* **QUESTIONS ON THE MATERIAL**
(a) According to the article on Pseudopestalotiopsis theae, where and in what year was the fungus first found?
(b) Say whether each statement agrees with the article on Pseudopestalotiopsis theae, answering yes or no and quoting the deciding words: (i) The fungus mainly infects young shoots. (ii) High temperature and high humidity can lead to defoliation of the plants. (iii) The fungus belongs to the family Sporocadaceae.
(c) Carry on the article about Pseudopestalotiopsis theae, beginning after its final sentence.

* **EXTRACT**
....................
Pseudopestalotiopsis theae

Scientific classification
- Kingdom: Fungi
- Division: Ascomycota
- Class: Sordariomycetes
- Order: Amphisphaeriales
- Family: Sporocadaceae
- Genus: Pseudopestalotiopsis
- Species: P. theae
- Binomial name: Pseudopestalotiopsis theae (Sawada) Maharachch., K.D. Hyde & Crous
- Synonyms: Pestalotia theae Sawada, (1915) Pestalotiopsis theae (Sawada) Steyaert, (1949)

= Pseudopestalotiopsis theae =

- Genus: Pseudopestalotiopsis
- Species: theae
- Authority: (Sawada) Maharachch., K.D. Hyde & Crous
- Synonyms: Pestalotia theae Sawada, (1915) Pestalotiopsis theae

Species of fungus

Pseudopestalotiopsis theae is a plant pathogen affecting tea.

Pseudopestalotiopsis theae is known to cause 'Gray Tea Blight' on tea tree plants. It damages production and alters the quality of the tea produced. It mainly infects mature and old plant foliage and can also infect young shoots. Under conditions of high temperature and high humidity it can lead to defoliation of the plants. It was first found in 1973 in Kagoshima, Japan and was originally called 'zonate leaf spot' (Takaya 1978). and then formally identified and published as Pestalotiopsis theae.
....................
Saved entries
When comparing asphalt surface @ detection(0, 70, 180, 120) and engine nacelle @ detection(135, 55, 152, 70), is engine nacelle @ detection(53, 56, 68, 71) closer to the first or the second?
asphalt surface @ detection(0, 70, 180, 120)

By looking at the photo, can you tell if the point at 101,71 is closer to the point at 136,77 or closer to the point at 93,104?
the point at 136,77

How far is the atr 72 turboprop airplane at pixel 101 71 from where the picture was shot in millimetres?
....................
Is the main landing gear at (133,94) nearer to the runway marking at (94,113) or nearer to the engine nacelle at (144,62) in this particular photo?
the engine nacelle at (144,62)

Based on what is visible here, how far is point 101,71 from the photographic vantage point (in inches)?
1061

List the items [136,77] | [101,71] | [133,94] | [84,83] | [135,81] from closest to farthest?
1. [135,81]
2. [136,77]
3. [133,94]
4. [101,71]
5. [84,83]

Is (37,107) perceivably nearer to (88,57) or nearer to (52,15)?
....................
* **ANSWERS PROVIDED**
(a) It was first found in 1973 in Kagoshima, Japan.

(b)
(i) No: "It mainly infects mature and old plant foliage and can also infect young shoots."
(ii) Yes: "Under conditions of high temperature and high humidity it can lead to defoliation of the plants."
(iii) Yes: "Family: Sporocadaceae"

(c)
Fungal pathogens present such a major threat to tea leaves that it requires use of chemical fungicides. But due to the polluting effects of the fungicides which has resulted in tighter health and environmental regulations. Studies have shown antifungal activity of plant extracts against pathogens of rice, tomato, wheat, pea, and other important crops (Rana et al., Sindhan et al., Hu et al). Anti-fungal components from plants have been researched in treatment off the fungus.

In 1999, the first report of leaf blight on sweet persimmon tree by Pestalotiopsis theae in Spain was documented.

When the genus Pseudopestalotiopsis was created in 2014, Pestalotiopsis theae was transferred into the genus as well. Pseudopestalotiopsis theae is also found in India and China, while a similar blight causing fungus Pestalotiopsis longiseta (within the same family) is only found in Japan.

In 2018, it has also been found to cause leaf spots on Date Palm (Phoenix dactylifera) leaves in China. The oval to irregular (in shape) spots were recorded as being brown with a yellow margin which was 1 to 20 mm in diameter. Previously, Pseudopestalotiopsis theae was reported on oil palm (Elaeis guineensis ) in Sierra Leone and also in Thailand. It was then recorded causing leaf spot on Euonymus japonicus plants in China in 2022. The infected leaves had yellow spots of 1.2 to 4.9 mm in diameter, which then expanded to become large and irregular shaped lesions, having white center surrounded by a brown halo.

In 2019 in a rural part of India, a 55 year old woman was treated in hospital for Pseudopestalotiopsis keratitis (a fungal infection within the cornea of the eye) causing pain, redness, and decreased vision in the right eye. It was discovered using DNA sequencing to be Pseudopestalotiopsis theae. Scarring on the cornea meant the patient never regained full sight but recovered enough to leave hospital.